**Source:**
%%
LA LITTÉRATURE SOUS LE SIGNE OBSCÈNE DU SPECTACULAIRE
- lefeusacreeditions
- 30 janv. 2017
- 14 min de lecture
Dernière mise à jour : 19 juil.
ENTRETIEN AVEC JUAN FRANCISCO FERRÉ

A l’occasion de la sortie de notre Feu Follet sur ‘Bruit de fond’ de Don DeLillo signé Juan Francisco Ferré, nous sommes heureux de publier aujourd’hui un entretien que nous avions réalisé avec le romancier espagnol en 2015 pour le numéro 3 de la revue Inégale — et qui était jusque là restée inédite en ligne.
A quoi doit ressembler le roman du XXIe siècle ? Si la question est en soi un lieu commun à propos duquel tout le monde a son petit avis, force est de constater que peu d’auteurs parviennent à produire de véritables réponses en actes. Les deux derniers romans de Juan Francisco Ferré (Providence et Karnaval, parus aux éditions Le Passage du Nord-Ouest) font partie de ces livres qui regardent le monde droit à travers le pare-brise, rendant ensuite assez difficile la fréquentation du roman qui s’obstine à le fixer dans le rétroviseur. Pas de U-turn possible quand on ouvre un livre de Ferré. Une malédiction pour quiconque désire candidement poursuivre sa vie de consommateur de biens culturels périssables, mais une grâce pour qui brûle de faire sécession avec ce monde avarié et sa littérature servile de substitution. (Fabien T.)
Fabien Thévenot | Je commence sur le champ par une question impossible : c’est quoi pour vous être romancier au XXIe siècle ? En quoi votre travail est-il différent de celui du romancier du siècle précédent ?
%%
**Données recueillies:**
%%
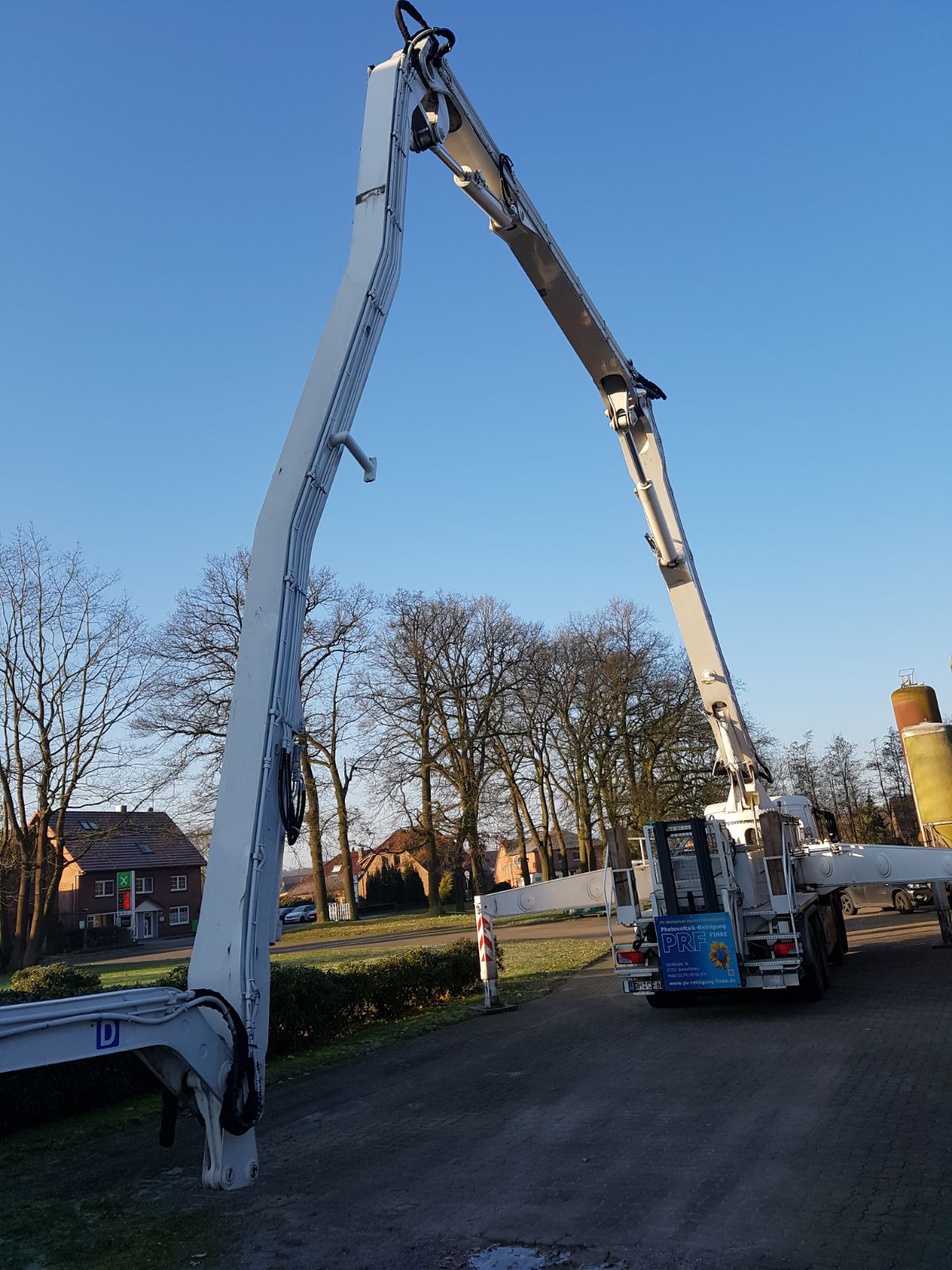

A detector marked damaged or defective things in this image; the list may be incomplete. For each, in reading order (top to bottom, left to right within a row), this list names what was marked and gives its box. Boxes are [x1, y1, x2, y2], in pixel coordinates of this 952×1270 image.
%%
**Consigne 1:**
Relevez tous les noms de personnes cités dans la source.
**Consigne 2:**
Résumez en quelques phrases le paragraphe de la source qui commence par « A quoi doit ressembler le roman du XXIe siècle ? », en gardant l'essentiel.
La liste ne joue aucun rôle ici.

**Réponse 1:**
- Juan Francisco Ferré
- Don DeLillo
- Fabien Thévenot

**Réponse 2:**
Tout le monde a un avis sur ce que doit être le roman du XXIe siècle, mais peu d'auteurs y répondent vraiment par leurs livres. Providence et Karnaval, les deux derniers romans de Juan Francisco Ferré parus au Passage du Nord-Ouest, regardent le monde en face. Après eux, les romans tournés vers le passé deviennent difficiles à lire. C'est une malédiction pour qui veut continuer à consommer une culture jetable, et une grâce pour qui veut rompre avec ce monde et sa littérature servile.